What does the term "concurrency agnostic" means exactly?


I am trying to understand Java reactive library and I came through this keyword "concurrency-agnostic" here. Can someone provide a small working example to better understand this?

Does it mean that the developer has to make sure that his code will work fine and will achieve concurrency?

p.s: very new to concurrent / parallel applications


Solution

  • This is what the doc says:

    ...it does not enforce a concurrency model. Rather, it leaves you, the developer, in command. However, that does not prevent the library from helping you with concurrency.

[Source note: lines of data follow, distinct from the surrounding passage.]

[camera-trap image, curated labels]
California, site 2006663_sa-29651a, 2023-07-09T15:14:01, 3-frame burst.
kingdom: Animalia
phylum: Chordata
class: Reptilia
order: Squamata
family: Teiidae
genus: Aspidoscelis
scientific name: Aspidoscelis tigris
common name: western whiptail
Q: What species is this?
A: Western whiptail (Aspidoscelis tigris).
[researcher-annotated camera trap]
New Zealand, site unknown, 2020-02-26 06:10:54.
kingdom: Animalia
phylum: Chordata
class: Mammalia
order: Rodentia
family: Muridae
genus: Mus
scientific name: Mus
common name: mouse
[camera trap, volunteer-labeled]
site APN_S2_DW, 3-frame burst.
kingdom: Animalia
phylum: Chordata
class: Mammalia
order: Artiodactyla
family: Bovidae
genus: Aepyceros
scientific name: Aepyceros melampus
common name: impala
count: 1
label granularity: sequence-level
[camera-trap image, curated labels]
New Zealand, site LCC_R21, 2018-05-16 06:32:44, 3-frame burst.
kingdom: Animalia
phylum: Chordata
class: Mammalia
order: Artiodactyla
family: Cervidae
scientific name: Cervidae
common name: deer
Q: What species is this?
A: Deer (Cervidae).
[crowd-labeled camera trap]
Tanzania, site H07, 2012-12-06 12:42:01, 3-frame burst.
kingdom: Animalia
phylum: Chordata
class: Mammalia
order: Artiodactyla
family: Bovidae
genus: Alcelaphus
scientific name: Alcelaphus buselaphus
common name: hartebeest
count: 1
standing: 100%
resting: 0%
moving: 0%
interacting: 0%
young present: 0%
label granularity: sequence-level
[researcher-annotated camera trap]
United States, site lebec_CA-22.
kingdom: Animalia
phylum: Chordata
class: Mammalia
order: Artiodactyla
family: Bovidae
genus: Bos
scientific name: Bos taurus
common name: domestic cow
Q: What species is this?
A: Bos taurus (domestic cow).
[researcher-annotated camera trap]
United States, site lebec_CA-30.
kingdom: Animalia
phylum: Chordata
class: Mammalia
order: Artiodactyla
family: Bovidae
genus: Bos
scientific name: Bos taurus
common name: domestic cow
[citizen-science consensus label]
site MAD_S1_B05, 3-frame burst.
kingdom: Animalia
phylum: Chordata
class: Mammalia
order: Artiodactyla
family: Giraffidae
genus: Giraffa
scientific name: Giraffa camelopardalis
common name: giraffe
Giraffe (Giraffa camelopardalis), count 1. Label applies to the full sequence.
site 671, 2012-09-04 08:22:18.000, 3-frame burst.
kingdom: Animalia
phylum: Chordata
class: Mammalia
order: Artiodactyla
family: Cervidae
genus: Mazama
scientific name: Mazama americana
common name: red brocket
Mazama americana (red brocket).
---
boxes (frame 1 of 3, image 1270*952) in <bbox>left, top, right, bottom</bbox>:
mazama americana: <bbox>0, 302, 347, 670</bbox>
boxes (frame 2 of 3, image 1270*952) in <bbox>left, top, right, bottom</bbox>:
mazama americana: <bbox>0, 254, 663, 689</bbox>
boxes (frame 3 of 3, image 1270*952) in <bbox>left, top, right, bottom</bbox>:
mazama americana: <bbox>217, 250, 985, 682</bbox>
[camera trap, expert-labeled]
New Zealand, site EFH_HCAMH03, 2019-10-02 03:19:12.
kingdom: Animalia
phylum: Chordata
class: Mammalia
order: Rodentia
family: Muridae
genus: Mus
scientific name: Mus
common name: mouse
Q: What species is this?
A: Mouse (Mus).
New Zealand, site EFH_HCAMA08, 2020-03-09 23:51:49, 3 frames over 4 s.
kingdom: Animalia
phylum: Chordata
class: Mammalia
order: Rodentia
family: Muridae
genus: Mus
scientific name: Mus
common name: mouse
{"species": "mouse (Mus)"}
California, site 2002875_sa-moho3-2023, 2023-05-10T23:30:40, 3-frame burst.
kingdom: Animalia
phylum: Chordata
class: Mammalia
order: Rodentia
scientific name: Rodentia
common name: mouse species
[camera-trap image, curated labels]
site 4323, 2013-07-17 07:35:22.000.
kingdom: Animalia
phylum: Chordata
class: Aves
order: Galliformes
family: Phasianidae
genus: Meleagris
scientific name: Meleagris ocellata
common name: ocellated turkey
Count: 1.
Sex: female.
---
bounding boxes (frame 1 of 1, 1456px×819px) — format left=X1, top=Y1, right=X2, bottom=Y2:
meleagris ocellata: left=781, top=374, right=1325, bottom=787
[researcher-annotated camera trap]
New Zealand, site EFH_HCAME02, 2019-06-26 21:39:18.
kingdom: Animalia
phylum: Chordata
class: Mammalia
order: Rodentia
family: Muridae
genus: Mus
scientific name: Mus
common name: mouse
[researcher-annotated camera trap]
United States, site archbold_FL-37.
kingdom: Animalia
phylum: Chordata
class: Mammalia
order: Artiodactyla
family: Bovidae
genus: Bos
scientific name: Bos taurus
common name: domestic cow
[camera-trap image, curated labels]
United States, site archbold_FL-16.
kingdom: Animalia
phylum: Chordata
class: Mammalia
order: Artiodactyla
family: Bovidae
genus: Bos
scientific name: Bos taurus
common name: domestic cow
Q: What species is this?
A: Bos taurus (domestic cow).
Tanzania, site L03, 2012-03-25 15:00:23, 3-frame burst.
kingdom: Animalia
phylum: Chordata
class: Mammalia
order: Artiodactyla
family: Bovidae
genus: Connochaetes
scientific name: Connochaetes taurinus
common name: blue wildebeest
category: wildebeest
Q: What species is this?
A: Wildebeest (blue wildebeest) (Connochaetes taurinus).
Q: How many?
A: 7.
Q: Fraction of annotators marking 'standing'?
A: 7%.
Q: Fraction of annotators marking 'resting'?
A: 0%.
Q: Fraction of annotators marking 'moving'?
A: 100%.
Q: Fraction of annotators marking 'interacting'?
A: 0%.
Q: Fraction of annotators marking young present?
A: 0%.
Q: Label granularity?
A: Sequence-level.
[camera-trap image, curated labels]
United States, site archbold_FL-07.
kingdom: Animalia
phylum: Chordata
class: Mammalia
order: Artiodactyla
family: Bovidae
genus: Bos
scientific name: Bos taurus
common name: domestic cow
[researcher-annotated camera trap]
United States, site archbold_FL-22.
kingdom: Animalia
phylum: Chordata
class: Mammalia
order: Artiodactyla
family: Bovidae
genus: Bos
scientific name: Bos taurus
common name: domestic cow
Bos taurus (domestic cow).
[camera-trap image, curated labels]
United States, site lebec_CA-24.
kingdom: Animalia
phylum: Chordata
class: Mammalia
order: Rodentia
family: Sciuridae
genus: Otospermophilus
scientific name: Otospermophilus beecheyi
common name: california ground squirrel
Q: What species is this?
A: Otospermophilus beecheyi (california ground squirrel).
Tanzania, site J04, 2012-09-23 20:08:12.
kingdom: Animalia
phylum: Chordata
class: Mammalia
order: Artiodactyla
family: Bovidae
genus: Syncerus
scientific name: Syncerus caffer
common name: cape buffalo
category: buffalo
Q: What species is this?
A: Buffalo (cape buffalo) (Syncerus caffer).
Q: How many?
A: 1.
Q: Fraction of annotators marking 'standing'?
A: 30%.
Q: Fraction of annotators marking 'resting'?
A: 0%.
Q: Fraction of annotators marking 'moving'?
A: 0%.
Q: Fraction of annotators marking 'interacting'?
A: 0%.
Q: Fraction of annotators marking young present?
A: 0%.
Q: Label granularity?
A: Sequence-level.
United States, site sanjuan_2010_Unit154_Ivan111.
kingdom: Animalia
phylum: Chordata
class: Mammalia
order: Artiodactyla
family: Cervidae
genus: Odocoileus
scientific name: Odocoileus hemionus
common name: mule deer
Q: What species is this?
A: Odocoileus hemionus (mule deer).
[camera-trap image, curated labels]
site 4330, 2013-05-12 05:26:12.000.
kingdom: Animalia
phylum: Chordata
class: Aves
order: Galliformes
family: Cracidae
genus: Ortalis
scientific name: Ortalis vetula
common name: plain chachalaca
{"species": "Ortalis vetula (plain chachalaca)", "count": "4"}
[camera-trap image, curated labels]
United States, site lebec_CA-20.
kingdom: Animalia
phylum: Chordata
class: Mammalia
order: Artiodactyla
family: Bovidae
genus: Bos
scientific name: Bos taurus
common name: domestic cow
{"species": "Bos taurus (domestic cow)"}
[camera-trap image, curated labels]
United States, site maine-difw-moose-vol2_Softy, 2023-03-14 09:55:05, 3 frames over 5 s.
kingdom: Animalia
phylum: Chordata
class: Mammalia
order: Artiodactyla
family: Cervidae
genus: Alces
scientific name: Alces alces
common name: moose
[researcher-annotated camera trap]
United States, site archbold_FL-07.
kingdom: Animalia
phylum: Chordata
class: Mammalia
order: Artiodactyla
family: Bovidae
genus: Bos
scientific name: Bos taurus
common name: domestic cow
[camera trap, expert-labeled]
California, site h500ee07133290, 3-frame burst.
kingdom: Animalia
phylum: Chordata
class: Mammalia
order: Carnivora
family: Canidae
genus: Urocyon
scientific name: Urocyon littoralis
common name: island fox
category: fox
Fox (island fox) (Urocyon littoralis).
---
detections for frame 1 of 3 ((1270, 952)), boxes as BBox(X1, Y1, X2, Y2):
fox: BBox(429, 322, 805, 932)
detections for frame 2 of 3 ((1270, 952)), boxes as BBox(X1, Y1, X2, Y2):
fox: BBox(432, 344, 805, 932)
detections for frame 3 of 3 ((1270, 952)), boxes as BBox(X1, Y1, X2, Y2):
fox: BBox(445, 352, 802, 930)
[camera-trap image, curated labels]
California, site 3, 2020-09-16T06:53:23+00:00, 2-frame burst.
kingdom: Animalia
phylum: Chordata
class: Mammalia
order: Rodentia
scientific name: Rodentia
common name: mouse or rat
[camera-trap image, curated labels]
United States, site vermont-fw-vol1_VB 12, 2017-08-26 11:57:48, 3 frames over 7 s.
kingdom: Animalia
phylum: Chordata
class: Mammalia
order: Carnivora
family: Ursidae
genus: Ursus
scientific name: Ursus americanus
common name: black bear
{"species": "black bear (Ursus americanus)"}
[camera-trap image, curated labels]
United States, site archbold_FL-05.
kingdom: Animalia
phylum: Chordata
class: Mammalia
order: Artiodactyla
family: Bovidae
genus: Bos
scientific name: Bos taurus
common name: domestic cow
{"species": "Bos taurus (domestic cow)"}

    Obtaining a Flux or a Mono does not necessarily mean that it runs in a dedicated Thread. Instead, most operators continue working in the Thread on which the previous operator executed

    Let's see a couple of examples:

    1) Non concurrent/parallel execution. By default Project Reactor doesn't enforce concurrency. That's why the following Mono runs on the same thread (main) where it was subscribed:

            Logger logger = LoggerFactory.getLogger(MyApplication.class);
    
            Mono<String> helloMono = Mono.defer(() -> Mono.just("Hello!"))
                    .doOnNext(logger::info);
    
            helloMono.subscribe();
    

    Logs:

    22:06:15.235 [main] DEBUG reactor.util.Loggers$LoggerFactory - Using Slf4j logging framework
    22:06:19.841 [main] INFO MyApplication - Hello!
    

    2) Parallel execution. We can make the Mono execute on a different thread, enforcing parallelism using the subscribeOn() operation. Notice how the Mono runs on the elastic-2 thread and we need to use a CountDownLatch to force the program to wait:

            Logger logger = LoggerFactory.getLogger(MyApplication.class);
    
            Mono<String> helloMono = Mono.defer(() -> Mono.just("Hello!"))
                    .doOnNext(logger::info)
                    .doOnTerminate(latch::countDown)
                    .subscribeOn(Schedulers.elastic());
    
            helloMono.subscribe();
    
            latch.await();
    

    Logs:

    22:11:26.704 [main] DEBUG reactor.util.Loggers$LoggerFactory - Using Slf4j logging framework
    22:11:26.733 [elastic-2] INFO MyApplication - Hello!
    

    Frameworks such as WebFlux use an approach similar to the second scenario in which I/O operations free the calling thread (http threads). They are run in parallel using those other thread pools.